→ **TASK ITEM**: Give again, exactly as written, the lines of the records below from the line with "Outline platelets." to the line with "721, 1172, 762].". Both end lines count; pictures do not.

→ **SUPPLIED RECORDS**:
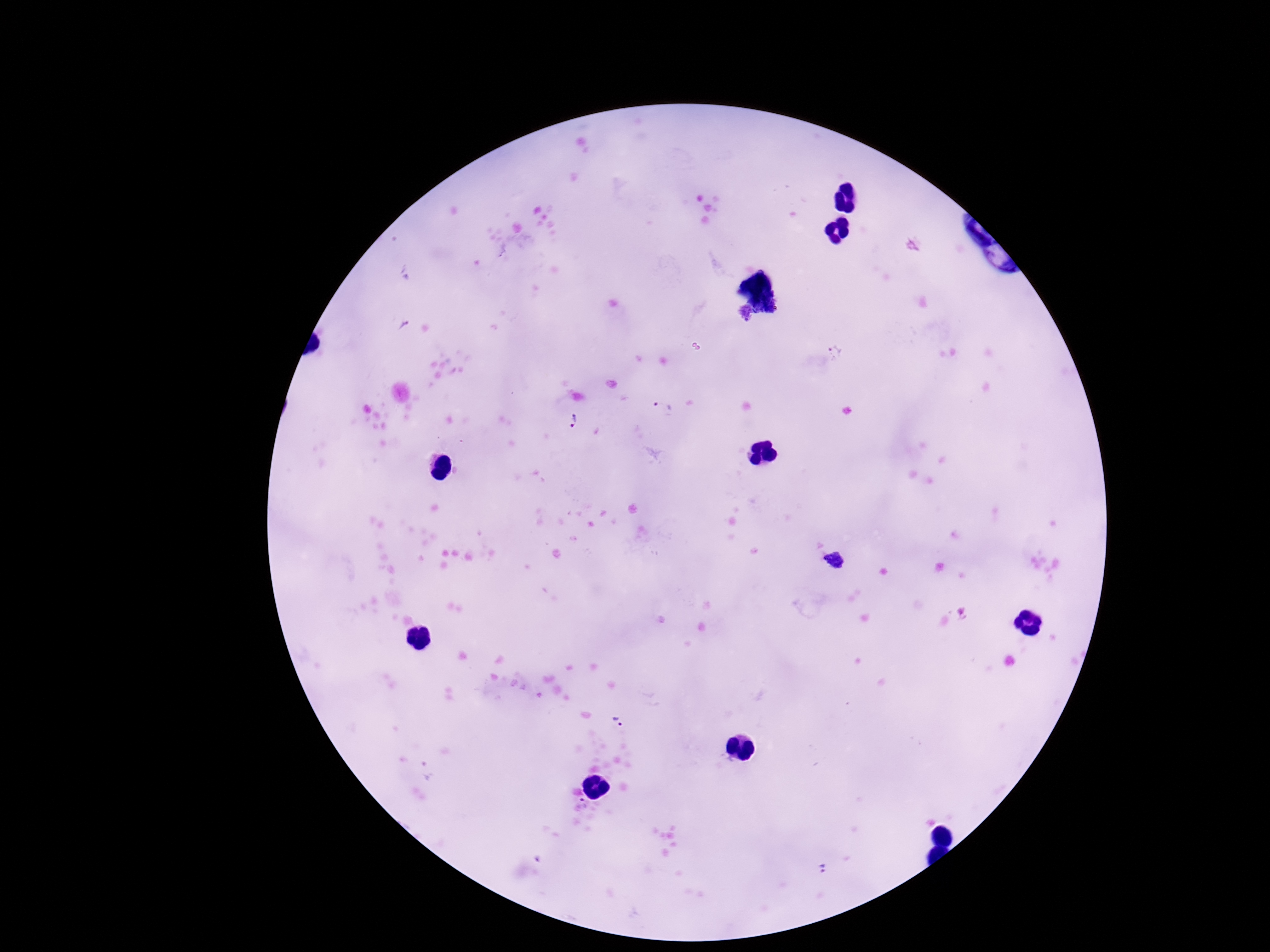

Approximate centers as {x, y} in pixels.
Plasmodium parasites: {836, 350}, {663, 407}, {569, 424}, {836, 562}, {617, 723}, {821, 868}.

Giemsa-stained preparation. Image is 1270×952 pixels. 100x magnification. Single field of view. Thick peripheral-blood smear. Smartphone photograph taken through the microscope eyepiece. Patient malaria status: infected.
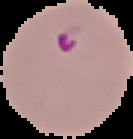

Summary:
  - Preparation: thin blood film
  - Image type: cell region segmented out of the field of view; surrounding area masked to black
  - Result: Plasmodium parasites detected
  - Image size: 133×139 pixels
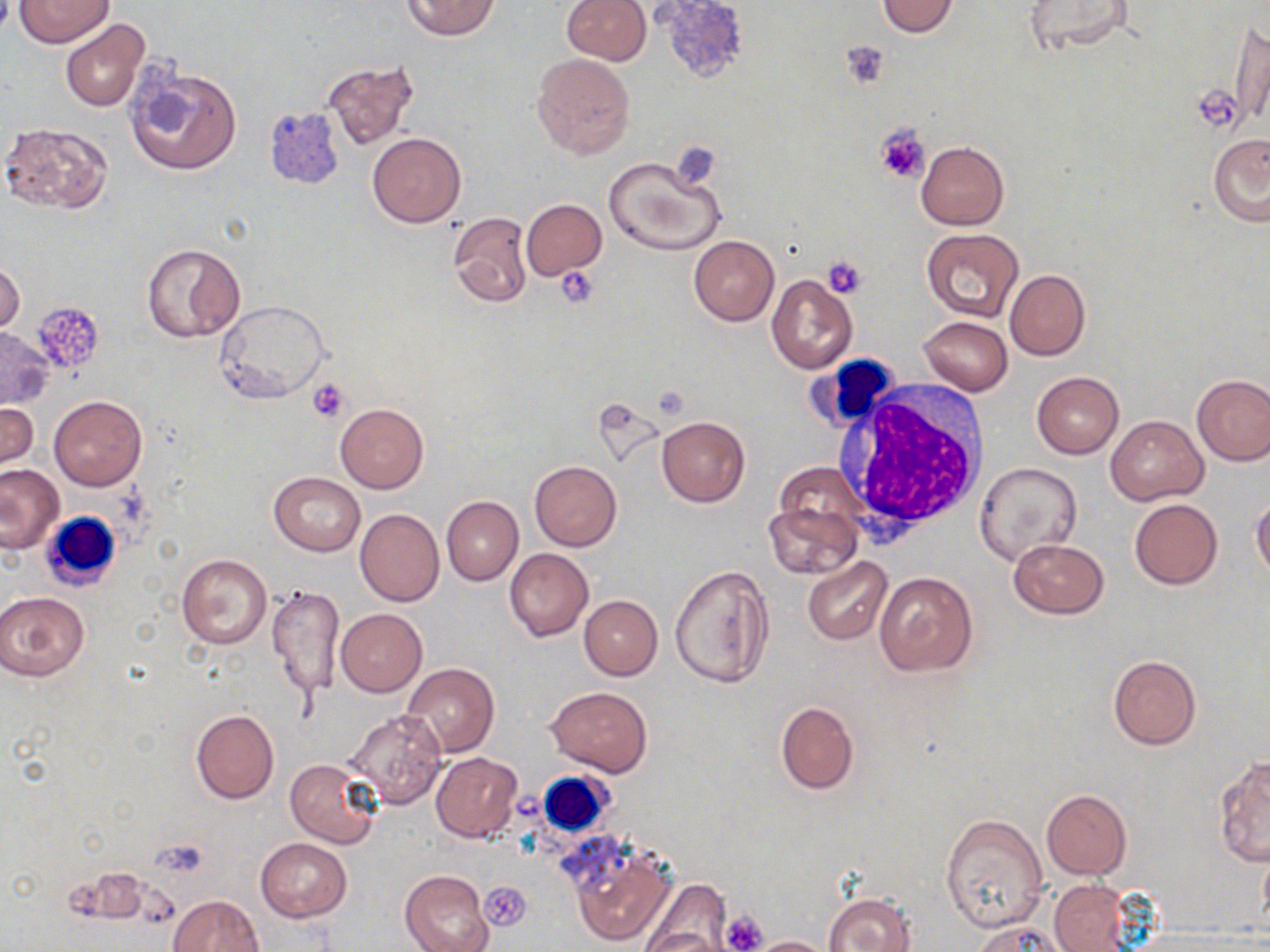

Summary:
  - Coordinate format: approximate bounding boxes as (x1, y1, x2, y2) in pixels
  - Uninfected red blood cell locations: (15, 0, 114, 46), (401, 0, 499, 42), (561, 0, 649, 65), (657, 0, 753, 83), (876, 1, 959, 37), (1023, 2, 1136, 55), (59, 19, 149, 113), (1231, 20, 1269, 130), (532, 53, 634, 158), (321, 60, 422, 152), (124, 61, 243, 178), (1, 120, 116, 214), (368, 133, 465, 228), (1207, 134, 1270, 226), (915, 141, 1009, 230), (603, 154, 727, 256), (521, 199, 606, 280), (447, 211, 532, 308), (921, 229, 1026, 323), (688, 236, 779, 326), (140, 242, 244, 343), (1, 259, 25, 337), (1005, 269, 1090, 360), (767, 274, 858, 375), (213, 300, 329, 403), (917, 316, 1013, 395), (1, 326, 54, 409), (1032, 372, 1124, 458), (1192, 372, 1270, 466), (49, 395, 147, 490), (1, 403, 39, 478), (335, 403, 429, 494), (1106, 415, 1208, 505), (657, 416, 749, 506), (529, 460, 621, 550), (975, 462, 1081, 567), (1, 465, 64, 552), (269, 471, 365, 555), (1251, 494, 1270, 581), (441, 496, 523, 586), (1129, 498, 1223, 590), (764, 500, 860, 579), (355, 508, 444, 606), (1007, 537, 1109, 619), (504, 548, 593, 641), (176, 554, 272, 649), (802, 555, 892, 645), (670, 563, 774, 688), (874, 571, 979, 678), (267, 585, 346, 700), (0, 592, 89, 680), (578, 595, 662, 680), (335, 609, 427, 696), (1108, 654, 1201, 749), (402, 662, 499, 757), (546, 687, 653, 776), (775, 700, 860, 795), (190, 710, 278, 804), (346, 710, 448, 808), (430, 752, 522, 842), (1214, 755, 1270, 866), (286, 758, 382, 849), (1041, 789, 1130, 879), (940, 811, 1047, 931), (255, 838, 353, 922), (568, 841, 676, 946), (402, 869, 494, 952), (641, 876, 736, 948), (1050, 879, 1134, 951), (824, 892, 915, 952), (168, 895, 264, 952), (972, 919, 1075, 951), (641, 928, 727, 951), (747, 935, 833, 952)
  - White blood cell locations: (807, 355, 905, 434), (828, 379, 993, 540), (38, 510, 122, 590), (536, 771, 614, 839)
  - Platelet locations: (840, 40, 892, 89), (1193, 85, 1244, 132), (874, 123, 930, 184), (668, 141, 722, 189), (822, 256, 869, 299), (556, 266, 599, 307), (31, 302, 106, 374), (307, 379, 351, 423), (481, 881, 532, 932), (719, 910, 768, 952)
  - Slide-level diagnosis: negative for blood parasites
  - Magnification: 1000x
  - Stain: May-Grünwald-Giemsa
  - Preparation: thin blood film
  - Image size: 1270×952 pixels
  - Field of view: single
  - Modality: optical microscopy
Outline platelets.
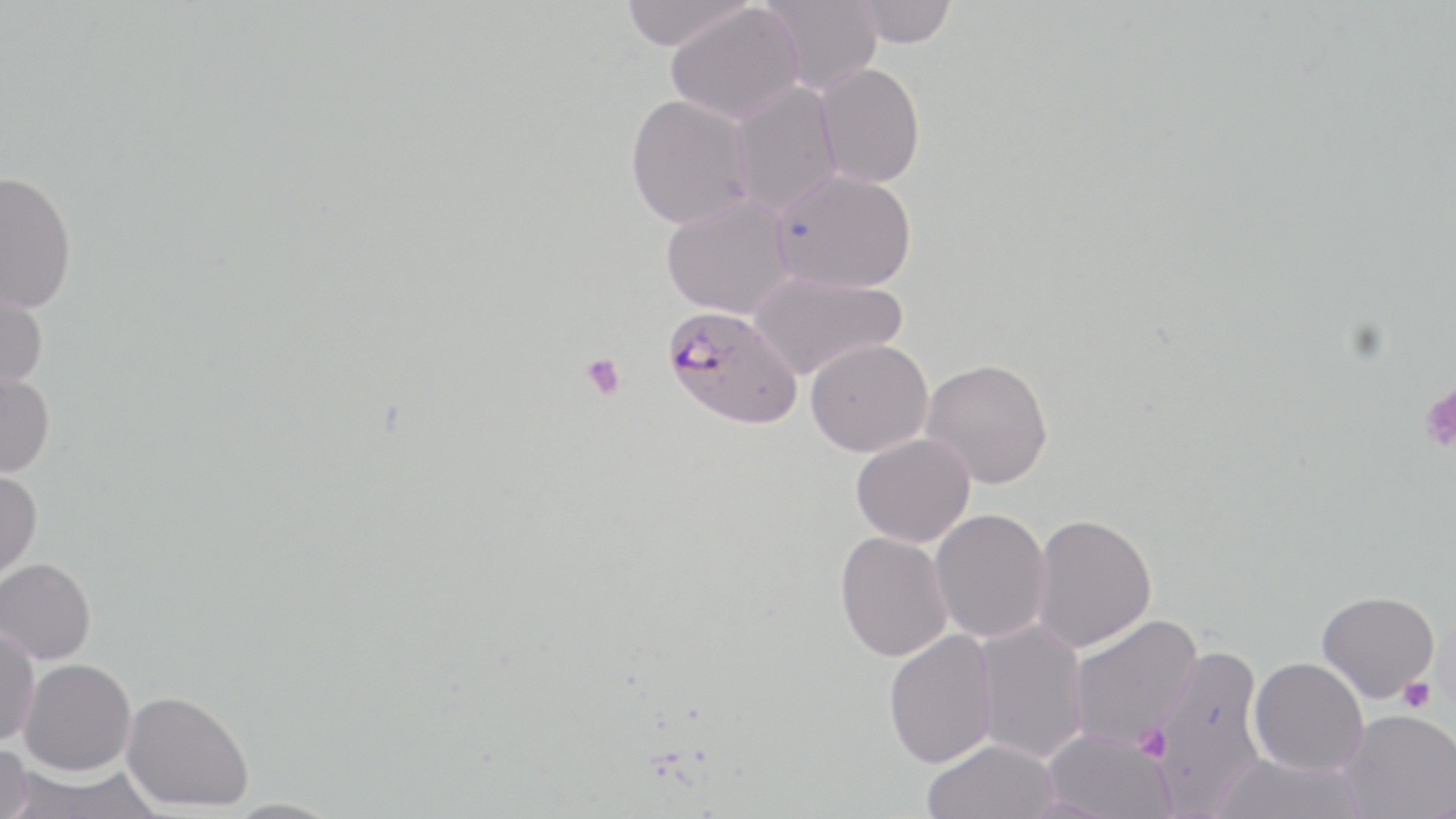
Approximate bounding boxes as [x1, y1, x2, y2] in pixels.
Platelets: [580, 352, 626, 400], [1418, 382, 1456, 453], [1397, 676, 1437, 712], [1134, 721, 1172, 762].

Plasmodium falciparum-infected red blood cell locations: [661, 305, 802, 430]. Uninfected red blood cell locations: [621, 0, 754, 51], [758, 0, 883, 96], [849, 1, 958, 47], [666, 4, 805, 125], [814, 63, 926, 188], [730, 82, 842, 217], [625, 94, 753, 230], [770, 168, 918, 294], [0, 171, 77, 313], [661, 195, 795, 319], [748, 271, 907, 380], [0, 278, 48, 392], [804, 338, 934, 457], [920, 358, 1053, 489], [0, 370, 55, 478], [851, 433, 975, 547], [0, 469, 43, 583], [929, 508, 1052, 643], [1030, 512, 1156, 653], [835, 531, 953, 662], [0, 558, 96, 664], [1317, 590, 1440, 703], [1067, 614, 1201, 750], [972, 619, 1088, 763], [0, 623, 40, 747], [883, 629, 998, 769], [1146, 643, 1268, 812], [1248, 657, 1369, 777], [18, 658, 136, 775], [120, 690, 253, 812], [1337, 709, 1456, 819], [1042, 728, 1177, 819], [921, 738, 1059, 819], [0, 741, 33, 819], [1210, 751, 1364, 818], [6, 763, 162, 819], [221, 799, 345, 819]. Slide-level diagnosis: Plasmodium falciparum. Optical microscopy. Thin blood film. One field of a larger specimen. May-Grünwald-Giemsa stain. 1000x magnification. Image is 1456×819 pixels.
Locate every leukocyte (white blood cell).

→ **REPLY TO THE TASK**:
Outline platelets.
Approximate bounding boxes as [x1, y1, x2, y2] in pixels.
Platelets: [580, 352, 626, 400], [1418, 382, 1456, 453], [1397, 676, 1437, 712], [1134, 721, 1172, 762].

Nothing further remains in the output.